Senate debates
Thursday, 14 May 2020
Questions without Notice: Take Note of Answers
JobKeeper Payment
3:15 pm
Malarndirri McCarthy (NT, Australian Labor Party) Share this | Hansard source
That's all well and good, but when you consider the lines outside Centrelink, the queues of hundreds if not thousands of Australians who were standing in the Centrelink lines, and who continue to do so, we know that today's ABS labour force figures are incredibly devastating figures. They show that 2.7 million Australian workers have either lost their jobs or had less work in April. That's one in every five Australian workers. So more than half a million Australians have lost their jobs between March and April, pushing the unemployment rate to 6.2 per cent. That equates to around 19,810 jobs lost each day during that period. These are workers and they are families, and they need to put food on the table for their family and for their children. And they're people who are our friends, our relatives and our neighbours, and people in our community. Underemployment rose to a record rate of 13.7 per cent with over 1.8 million Australians underemployed. The number of underemployed Australians was already at a record high well before the pandemic. Labor has been calling on the government to respond to this record underemployment, even prior to COVID-19. That is really important to note. Labor's call to broaden out the JobKeeper package to cover the sectors most affected has just not been listened to.

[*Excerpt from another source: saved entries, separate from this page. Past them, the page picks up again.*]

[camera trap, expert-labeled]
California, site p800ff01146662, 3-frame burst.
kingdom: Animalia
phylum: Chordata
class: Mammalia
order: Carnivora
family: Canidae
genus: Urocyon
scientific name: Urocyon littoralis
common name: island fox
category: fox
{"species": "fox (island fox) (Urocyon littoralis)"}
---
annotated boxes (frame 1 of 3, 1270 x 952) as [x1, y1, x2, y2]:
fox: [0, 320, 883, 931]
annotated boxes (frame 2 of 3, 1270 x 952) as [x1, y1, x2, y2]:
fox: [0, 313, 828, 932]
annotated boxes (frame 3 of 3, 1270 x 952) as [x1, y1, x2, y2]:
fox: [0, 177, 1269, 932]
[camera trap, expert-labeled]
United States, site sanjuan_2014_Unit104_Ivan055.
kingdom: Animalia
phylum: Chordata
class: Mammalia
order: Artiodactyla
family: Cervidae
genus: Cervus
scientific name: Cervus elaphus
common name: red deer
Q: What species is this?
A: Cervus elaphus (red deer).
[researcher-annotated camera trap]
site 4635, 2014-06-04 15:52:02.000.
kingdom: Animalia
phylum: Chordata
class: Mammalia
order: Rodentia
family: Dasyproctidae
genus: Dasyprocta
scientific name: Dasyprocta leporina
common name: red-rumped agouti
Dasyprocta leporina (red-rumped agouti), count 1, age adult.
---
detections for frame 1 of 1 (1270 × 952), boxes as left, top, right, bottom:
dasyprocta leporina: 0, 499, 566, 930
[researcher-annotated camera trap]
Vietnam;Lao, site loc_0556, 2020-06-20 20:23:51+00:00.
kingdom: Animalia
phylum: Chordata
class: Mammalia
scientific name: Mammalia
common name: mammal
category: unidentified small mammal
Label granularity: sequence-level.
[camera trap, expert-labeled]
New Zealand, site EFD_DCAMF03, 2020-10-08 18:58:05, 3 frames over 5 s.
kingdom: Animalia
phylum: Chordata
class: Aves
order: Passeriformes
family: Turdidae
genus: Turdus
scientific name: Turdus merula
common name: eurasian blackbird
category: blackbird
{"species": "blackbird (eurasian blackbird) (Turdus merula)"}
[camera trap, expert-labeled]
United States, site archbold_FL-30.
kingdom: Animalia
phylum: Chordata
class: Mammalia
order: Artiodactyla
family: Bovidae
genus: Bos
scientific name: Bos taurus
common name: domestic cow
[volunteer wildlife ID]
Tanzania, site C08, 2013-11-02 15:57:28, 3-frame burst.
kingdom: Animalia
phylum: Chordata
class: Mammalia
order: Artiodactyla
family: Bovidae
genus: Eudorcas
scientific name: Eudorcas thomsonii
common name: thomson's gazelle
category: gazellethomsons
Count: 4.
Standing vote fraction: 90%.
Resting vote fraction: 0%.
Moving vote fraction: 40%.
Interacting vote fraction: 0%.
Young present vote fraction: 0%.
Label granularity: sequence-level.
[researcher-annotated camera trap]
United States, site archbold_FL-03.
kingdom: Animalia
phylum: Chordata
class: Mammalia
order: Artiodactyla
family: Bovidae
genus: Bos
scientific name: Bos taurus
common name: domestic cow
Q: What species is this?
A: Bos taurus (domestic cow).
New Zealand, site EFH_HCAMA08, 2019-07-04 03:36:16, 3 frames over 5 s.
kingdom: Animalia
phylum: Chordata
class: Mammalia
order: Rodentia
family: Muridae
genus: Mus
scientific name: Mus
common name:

It was Labor who called for these wage subsidies in the first place. Then we called on the Morrison government to broaden the JobKeeper package to include the 1.1 million casuals who had been with their employer for less than 12 months. If that had been done, if the Morrison government had listened, these figures would be better—and they should be. The unemployment queues are longer than they need to be because many Australian workers have been excluded from the government's JobKeeper program. When we look at the JobKeeper program, the government is still leaving people behind, particularly the most vulnerable people, casual employees and people in whole sectors like the arts and entertainment sector. They aren't even getting the support that they need and the government does need to respond to this. Again, these people are the people behind the statistics—they are our families, they are our friends, they're our relatives, they're our neighbours and they're our community members.
This week was meant to be the budget week. We thought in the new climate we would at least see a response of substance from Treasurer Josh Frydenberg, but that did not happen—no substance, just a few old figures put together. In contrast, Labor is looking towards recovery, and we're looking to how it needs to happen. We are putting forward practical suggestions about JobKeeper and the jobseeker payment. Unemployment and underemployment have been turbocharged by this crisis, but they are not new challenges. The labour market has been weak for some time. What we actually need in this country is a government that has vision beyond day-to-day politics. Now is not the time to play politics. We've been showing bipartisanship, but that doesn't mean remaining silent. We as the party of working people have a responsibility to stand up for all of the wage earners of Australia. And we have been a responsible opposition, making constructive suggestions about the faults in the design of the JobKeeper scheme, just as we made constructive suggestions about unemployment benefits, the partner income test, mutual obligation, supporting students, relief from evictions, child care, telehealth, charities, access to broadband, and the aviation sector. It was the First Nations caucus of the federal Labor Party that pushed for the CDP program to remove the mutual obligation, so that First Nations people did not have to be penalised again and again, in an environment where this pandemic was going to so critically impact those CDP participants—33,000 of them in Australia, predominantly First Nations people. These were constructive suggestions by the Australian Labor Party to encourage the government to move far more quickly and precisely to enable all Australians to have an opportunity to get through this pandemic, and to continue to get through in life, in general, post this pandemic.